Starting with the line that contains "irish green Canvas Print", reproduce each line through the end of the listing below, with no other output.

[MATERIAL PROVIDED]

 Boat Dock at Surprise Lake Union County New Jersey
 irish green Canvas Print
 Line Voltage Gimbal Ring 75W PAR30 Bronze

[/MATERIAL PROVIDED]

§ WRITTEN RESPONSE:
 irish green Canvas Print
 Line Voltage Gimbal Ring 75W PAR30 Bronze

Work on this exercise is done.